Not only does she tell the girl she’s gone out with maybe three times that she loves her, she tells her she’s not a legit priest. She basically undermines the hot priest’s entire career whilst blackout drunk and is completely dumbfounded that the hot priest is offended because she had only good intentions —  she’s just young, traumatized by her Catholic past, clueless and shitfaced. Who hasn’t been there? Who hasn’t said the wrong thing at the wrong time to someone they’re bursting with raw emotion for? I bet even Oprah’s made a drunken fool out of herself in front of a crush. Only sociopaths come out of the womb knowing how to play the game.

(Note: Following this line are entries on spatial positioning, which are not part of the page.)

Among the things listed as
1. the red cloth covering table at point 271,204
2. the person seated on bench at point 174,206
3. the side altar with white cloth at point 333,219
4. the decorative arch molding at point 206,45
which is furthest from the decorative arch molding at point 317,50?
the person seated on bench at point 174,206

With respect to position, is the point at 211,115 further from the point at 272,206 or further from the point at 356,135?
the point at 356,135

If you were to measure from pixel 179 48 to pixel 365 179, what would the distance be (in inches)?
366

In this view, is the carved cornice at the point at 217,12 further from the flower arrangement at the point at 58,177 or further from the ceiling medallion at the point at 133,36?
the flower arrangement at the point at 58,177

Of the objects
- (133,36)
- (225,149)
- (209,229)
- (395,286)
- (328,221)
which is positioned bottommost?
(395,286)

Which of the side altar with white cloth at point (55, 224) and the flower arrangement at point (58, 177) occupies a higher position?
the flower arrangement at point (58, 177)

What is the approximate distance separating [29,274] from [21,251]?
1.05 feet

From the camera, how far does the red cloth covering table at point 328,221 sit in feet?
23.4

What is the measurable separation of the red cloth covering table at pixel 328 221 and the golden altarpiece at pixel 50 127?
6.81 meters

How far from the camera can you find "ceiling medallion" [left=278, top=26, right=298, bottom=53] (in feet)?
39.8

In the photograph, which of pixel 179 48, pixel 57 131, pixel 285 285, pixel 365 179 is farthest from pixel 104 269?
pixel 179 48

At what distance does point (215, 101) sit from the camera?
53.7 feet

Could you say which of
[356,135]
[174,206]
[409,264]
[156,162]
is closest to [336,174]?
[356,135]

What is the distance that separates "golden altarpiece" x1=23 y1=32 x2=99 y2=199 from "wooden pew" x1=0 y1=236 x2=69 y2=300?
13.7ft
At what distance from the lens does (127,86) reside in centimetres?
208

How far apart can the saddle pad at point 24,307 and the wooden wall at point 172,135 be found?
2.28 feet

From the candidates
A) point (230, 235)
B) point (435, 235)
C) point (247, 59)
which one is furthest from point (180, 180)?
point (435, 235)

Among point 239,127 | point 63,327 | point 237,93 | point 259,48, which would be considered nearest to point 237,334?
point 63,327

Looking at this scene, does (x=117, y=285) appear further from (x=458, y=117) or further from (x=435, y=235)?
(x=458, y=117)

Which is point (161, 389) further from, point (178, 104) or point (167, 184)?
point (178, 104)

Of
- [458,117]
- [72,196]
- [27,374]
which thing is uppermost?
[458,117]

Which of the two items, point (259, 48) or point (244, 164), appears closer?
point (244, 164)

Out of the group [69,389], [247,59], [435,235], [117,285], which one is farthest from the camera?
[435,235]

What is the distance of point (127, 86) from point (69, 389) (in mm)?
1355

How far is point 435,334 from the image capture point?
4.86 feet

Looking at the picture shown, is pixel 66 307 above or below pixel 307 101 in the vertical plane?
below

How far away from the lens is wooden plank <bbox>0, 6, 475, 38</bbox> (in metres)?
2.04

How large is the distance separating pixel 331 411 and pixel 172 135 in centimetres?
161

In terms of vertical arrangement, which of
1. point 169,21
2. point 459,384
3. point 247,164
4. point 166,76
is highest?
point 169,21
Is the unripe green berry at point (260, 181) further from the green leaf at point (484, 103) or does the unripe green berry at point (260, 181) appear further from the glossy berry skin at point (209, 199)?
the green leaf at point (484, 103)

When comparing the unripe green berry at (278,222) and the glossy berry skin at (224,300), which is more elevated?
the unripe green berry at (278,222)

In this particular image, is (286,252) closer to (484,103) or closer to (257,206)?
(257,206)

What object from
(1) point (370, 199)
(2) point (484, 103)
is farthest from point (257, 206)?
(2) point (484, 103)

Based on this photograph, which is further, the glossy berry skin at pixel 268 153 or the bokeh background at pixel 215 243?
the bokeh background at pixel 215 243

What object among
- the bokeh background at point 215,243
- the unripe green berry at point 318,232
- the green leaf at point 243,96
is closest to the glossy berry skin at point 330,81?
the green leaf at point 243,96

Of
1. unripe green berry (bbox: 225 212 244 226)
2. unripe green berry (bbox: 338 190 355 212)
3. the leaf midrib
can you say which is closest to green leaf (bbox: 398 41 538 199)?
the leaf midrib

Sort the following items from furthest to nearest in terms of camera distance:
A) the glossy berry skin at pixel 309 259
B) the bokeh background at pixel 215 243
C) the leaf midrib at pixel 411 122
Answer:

Because Finley is harboring so much pain from her childhood and feels completely unrooted (her family didn’t even tell her that her sister is engaged, which is savage and will make anyone feel like they don’t have a family, and when you feel like you don’t have a family you feel like you’re floating into the thin air because there is nothing grounding you into the earth) and rejected by the first girl she’s ever felt anything for, she takes to knocking back the booze.

She takes to finding solace in the bottle.

And while that’s not a healthy coping mechanism by any means, it is one of the most realistic plights I’ve ever seen depicted on “The L Word” ever. Our community struggles with addiction and self-medicating statistically far more than our straight cohorts. And that’s because we’re hurting, babe.

We’re all little mother less Finleys searching, searching, searching to feel connected because we feel so disconnected from our homes. Us humans, we’re pack animals. And when we don’t have pack to run through the wild with, we feel such a deep, devastating loneliness, a gaping void in the soul that we long to fill. And the booze and the drugs sometimes (temporarily) fill the void by providing us with a falsified sense of belonging and connection.

I don’t know if Finley is an addict or just a girl in her 20s figuring her life out, but regardless, her being honest about never having had “sober sex” and watching her candidly choose to drink the demons away sheds such an important goddamn LIGHT on the behavioral patterns of the LGBTQ+ community.

I’m excited to see what happens to Finley. I’m rooting for Finley. As of now, she isn’t seeking fame or power or any Hollywood bullshit. She’s just trying to live her one and only life. She’s figuring it out as she goes along. She’s tripping and falling along the way, but I know in the deepest pit of my gut Finley will come out on top. She’s a late bloomer. Actually, that’s something she does have in common with Shane. And look at Shane now: She’s a multi-millionaire with a hair empire. Because sometimes it’s the messiest paths that lead to the most magical destinations.